The Cinder Buggy
Garet Garrett
Paperback
(Independently published, May 19, 2019)
WHEN the reviewers must review a popular book about oil, or the history of the automobile, or the development of water power, they have a way of saying that they found it more interesting than fiction. There is a new novel called The Cinder Buggy, by Mr. Garet Garrett, which gives particular point to this way of saying. The Cinder Buggy is an epic of steel, to borrow another convention of the reviewers; together with a disclosure of various fictional human minds there runs the true story of the development of steel in this country, and it is the latter is the absorbing, exciting part of Mr. Garrett’s book; indeed, it is perhaps not too enthusiastic to say that there is not anywhere else in literature an account of the Pittsburg Era so compelling, so dramatic as is here. Reading, we had the feeling that the author held an immense grip on the history of steel, knew it as he knows the inside of his pocket; the steel sections of this novel were so good that they quite overwhelmed the story sections; we found ourselves bending back the pages which continued the plot to see how far it was until there would be more description of ore or pig iron or wrought iron or steel, just as in the opposite way in other novels we have sometimes turned the long pages describing “scenery” to see when the story would begin again.
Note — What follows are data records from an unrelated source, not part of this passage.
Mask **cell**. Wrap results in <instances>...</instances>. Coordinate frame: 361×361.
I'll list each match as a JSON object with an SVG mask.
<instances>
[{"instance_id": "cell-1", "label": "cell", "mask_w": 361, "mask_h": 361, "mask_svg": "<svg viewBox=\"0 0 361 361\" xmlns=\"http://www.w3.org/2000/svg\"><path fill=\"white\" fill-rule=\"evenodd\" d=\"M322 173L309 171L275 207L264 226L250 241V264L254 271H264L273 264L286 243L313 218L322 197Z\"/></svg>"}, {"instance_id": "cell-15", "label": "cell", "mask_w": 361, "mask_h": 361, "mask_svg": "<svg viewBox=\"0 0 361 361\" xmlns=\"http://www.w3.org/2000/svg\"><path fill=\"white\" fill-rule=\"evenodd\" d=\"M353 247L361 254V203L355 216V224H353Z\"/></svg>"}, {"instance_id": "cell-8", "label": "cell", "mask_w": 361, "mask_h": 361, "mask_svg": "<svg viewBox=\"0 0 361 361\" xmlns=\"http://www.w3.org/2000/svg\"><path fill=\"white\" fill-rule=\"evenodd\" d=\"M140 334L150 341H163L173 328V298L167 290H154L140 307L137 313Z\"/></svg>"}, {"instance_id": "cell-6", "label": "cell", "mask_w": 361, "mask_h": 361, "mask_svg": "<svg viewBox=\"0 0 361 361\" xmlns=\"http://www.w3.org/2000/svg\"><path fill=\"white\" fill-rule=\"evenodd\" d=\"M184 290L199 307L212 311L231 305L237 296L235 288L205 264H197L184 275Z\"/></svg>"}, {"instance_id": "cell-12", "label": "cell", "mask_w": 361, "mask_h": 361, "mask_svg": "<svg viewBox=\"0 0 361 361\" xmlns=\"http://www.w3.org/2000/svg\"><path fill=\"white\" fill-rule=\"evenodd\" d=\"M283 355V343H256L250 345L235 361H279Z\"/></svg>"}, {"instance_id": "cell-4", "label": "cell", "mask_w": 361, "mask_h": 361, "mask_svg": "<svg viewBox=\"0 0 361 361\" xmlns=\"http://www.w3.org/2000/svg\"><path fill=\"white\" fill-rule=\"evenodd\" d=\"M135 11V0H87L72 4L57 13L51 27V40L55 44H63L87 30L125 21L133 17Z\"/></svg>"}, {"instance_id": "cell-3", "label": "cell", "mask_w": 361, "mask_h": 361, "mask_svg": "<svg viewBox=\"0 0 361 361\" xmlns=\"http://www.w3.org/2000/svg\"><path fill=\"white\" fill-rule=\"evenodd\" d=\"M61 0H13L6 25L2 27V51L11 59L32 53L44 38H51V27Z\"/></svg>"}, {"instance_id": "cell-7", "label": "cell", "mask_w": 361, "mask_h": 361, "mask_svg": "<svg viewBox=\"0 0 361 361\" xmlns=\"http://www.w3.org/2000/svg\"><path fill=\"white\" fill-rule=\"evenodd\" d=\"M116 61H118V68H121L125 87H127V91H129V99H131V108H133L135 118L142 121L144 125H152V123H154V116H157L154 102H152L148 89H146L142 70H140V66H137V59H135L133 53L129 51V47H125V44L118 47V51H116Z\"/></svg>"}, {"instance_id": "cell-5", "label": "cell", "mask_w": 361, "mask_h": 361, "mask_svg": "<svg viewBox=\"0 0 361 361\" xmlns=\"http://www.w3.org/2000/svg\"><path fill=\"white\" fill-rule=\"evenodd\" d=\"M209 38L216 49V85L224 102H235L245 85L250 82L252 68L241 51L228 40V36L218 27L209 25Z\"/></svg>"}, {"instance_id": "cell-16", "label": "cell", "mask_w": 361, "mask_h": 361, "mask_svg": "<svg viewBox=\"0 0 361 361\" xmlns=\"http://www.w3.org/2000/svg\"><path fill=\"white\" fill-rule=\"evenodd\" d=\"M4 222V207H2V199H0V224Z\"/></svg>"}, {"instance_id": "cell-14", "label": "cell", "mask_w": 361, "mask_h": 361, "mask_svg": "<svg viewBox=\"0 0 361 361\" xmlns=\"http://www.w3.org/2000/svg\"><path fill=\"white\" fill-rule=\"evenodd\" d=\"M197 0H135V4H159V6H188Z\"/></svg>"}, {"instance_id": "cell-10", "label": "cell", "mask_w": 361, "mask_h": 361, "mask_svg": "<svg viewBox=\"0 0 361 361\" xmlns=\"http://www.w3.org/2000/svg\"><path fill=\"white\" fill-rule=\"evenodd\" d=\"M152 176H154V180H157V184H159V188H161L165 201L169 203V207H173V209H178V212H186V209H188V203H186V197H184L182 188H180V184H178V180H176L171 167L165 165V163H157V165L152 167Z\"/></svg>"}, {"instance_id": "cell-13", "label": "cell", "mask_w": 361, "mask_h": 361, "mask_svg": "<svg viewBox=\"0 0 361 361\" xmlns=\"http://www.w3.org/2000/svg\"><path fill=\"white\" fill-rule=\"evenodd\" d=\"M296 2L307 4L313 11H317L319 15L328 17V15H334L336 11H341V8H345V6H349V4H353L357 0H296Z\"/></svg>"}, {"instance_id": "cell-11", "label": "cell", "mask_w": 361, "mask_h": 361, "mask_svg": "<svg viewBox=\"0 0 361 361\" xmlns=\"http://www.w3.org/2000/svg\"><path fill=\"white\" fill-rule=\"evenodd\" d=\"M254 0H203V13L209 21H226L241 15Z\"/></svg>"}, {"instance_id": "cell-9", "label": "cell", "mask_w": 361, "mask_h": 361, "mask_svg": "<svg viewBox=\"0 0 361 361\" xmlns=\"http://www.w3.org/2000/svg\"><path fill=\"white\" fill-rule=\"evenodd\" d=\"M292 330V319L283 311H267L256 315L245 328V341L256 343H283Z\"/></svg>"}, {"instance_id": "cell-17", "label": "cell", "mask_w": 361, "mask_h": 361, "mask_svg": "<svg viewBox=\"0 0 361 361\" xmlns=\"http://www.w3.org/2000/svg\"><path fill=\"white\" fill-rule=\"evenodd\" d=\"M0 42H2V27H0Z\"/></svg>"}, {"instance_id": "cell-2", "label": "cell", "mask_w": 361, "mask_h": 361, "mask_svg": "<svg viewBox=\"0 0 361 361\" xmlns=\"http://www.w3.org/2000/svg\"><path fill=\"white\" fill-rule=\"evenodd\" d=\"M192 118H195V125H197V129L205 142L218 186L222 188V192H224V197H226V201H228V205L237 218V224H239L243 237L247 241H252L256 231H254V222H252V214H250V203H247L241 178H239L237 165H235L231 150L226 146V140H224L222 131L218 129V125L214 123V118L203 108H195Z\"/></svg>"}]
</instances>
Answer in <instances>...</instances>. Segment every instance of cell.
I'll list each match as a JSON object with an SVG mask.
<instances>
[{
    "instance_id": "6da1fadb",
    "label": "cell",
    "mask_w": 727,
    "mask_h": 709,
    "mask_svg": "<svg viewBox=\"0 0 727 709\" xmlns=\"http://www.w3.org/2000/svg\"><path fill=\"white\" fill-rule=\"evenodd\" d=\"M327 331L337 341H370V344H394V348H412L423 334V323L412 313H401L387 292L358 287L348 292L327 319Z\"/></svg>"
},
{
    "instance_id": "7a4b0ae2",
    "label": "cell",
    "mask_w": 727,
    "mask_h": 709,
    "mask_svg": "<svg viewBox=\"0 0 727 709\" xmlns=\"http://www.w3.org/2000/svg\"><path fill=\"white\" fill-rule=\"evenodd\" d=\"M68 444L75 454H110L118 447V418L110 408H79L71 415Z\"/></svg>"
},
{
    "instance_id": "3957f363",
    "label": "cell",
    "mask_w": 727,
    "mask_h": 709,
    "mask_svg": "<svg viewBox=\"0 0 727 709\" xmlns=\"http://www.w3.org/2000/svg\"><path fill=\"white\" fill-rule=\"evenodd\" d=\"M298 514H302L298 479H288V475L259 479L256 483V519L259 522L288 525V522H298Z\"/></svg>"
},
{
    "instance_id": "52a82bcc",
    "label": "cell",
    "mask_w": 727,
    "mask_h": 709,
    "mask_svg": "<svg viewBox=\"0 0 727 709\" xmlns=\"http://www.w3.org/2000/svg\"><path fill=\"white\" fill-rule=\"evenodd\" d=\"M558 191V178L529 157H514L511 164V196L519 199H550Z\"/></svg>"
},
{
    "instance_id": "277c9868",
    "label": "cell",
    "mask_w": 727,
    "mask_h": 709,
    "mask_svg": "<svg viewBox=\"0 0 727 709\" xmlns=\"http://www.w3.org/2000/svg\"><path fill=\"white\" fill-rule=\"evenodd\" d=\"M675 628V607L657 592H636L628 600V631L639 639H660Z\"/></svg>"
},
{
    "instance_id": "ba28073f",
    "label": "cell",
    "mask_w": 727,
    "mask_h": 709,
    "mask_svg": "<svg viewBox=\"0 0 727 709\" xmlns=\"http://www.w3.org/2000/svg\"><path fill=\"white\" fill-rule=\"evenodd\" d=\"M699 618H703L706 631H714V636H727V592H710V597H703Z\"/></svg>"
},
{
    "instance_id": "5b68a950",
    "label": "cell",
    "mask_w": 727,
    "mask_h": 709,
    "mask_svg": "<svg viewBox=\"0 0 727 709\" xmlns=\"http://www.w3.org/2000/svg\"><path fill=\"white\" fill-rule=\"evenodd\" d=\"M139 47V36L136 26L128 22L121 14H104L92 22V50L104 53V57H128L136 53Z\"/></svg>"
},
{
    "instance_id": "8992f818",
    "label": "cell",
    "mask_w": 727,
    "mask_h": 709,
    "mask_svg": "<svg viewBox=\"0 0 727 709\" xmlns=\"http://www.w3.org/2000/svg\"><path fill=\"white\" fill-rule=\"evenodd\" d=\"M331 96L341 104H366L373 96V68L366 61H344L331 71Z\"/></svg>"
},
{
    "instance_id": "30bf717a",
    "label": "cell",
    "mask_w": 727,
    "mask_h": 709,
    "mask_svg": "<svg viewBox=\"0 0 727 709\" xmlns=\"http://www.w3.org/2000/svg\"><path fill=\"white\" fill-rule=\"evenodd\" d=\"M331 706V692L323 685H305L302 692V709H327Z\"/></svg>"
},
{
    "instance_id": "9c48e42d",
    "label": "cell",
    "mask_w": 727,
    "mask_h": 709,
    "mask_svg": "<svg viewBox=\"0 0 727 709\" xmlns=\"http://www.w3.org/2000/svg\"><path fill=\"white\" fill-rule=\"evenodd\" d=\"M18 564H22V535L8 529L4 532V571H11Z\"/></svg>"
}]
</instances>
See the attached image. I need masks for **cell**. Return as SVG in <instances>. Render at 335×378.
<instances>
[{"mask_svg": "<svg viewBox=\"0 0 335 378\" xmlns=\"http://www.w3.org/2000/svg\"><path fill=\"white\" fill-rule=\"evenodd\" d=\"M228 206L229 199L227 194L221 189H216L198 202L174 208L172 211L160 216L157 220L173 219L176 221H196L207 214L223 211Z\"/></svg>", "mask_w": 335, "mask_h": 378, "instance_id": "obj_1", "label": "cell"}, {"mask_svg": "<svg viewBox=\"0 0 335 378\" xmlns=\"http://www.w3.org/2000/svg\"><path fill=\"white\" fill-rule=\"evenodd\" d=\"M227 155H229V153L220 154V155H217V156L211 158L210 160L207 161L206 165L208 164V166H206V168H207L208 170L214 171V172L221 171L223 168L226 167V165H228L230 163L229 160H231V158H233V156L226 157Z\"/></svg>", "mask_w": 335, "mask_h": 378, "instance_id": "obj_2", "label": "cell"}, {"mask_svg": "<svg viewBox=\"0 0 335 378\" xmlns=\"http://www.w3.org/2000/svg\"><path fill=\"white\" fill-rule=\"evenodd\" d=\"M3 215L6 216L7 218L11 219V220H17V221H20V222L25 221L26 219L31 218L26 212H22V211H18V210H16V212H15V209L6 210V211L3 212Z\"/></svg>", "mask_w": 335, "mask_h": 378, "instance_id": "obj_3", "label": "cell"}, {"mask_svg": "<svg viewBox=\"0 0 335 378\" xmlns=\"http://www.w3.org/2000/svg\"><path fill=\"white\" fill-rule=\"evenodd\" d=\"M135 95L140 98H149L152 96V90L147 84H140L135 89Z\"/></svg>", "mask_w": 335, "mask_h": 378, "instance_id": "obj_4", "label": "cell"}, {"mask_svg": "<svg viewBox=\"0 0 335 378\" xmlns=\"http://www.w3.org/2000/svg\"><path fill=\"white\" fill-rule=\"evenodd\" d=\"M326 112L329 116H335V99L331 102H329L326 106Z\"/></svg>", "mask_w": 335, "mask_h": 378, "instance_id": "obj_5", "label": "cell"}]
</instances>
And as we finished The Cinder Buggy we asked ourselves whether it was not inevitable that any book, no matter by however able a writer, which aimed to reveal human minds and emotions and to tell the story of a thing at the same time, as this novel does, would end by doing the latter and not the former. In a novel, as in life itself, “the thing runs wild, and doth the “man unking.” In the novel, Le Maitre de Forges, Georges Ohnet set forth characters which, like Mr. Garrett’s characters, cannot bend or be bent, and so must break or be broken. But Ohnet decided to make his principal character into an iron-master after he had conceived him as a man. It is our guess that Mr. Garet Garrett conceived his men and women as part of the history of steel first and made them flesh and blood.